Nokia stock upgraded to “buy” by Jefferies on AI data center growth, margin boost

Published 28/10/2025, 13:10
© Reuters.

Investing.com -- Jefferies has upgraded Nokia Oyj (ST:NOKIA) to “buy” from “hold” and lifted its price target to €6.60 from €4.50, pointing to rising exposure to artificial intelligence-driven data center demand. 

The brokerage said the Finnish telecom equipment maker is moving “from a predominantly Radio Access-centric business struggling for growth, to one where rising AI data centre exposure … is expected to drive steady growth.”

The brokerage said Nokia’s valuation could “re-rate to the high-teens on the back of a consistent growth outlook in Network Infrastructure,” with gross margins forecast to rise to 45% in 2026 and 46% in 2027. 

Jefferies projects total revenue of €19.86 billion in 2025, climbing to €20.90 billion in 2026 and €22.20 billion in 2027, while earnings per share are expected to increase from €0.28 in 2025 to €0.36 in 2026 and €0.40 in 2027.

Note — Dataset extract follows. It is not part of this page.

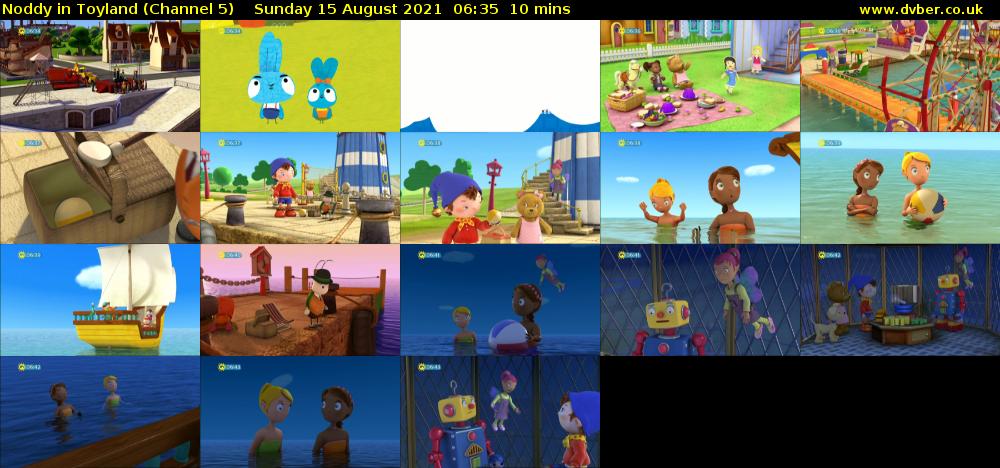 Noddy in Toyland (Channel 5) Sunday 15 August 2021 06:35 - 06:45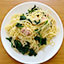 ほうれん草とツナの和風パスタ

The upgrade follows stronger performance in Nokia’s Optical Networking business, which expanded 19% year over year in the third quarter of 2025 on a constant-currency basis, with a book-to-bill ratio above one. 

Jefferies said the company’s merger with Infinera Corp. has come “at a time when AI data centre demand for optical networking solutions is rising sharply,” positioning the combined entity to “provide stronger competition to market leader Ciena.” 

The brokerage added that Nokia now benefits from Infinera’s hyperscaler relationships and vertical integration in indium phosphide chip fabrication in the U.S., a key enabler for scaling AI data center bandwidth.

According to the report, 29% of Optical Networking revenue in the third quarter came from data center clients. Nokia has started shipping its 800G ZR/ZR+ coherent pluggable transceivers to a U.S. hyperscaler in the second half of 2025 and was chosen as a preferred partner by Nscale for advanced networking technologies across both its Optical and IP Networks segments.

Nokia’s Cloud & Network Services division contributed to a stronger margin profile, with gross margin climbing to 49% in the third quarter, compared with 43% in the second quarter and 41% a year earlier. 

Jefferies said the improvement was driven by “traction in 5G Core implementations, as well as cost reduction efforts,” and expects margins to remain “in the high forties” over the medium term.

Meanwhile, Nokia’s Mobile Networks unit is stabilizing after years of decline. Sales fell 8% in 2023 and 21% in 2024, but rose 4% year over year in the third quarter of 2025 on a constant-currency basis. 

The brokerage noted that Nokia’s market share is now expected “to remain broadly stable in a flattish Radio Access Network market,” though profitability will likely stay at low single digits through 2027.

Growth in Network Infrastructure, which includes IP, Optical and Fixed Networks, is forecast to remain strong, led by 26% growth in Optical Networks and 8% in IP Networks in 2026. 

Jefferies expects overall company revenue to grow 5.3% in 2026 and 6.2% in 2027, supported by AI-related investment.

Jefferies flagged Nokia’s upcoming Capital Markets Day on Nov. 19 as a “potential catalyst,” with new chief executive Justin Hotard expected to outline strategies to expand data center presence and improve profitability in Mobile Networks.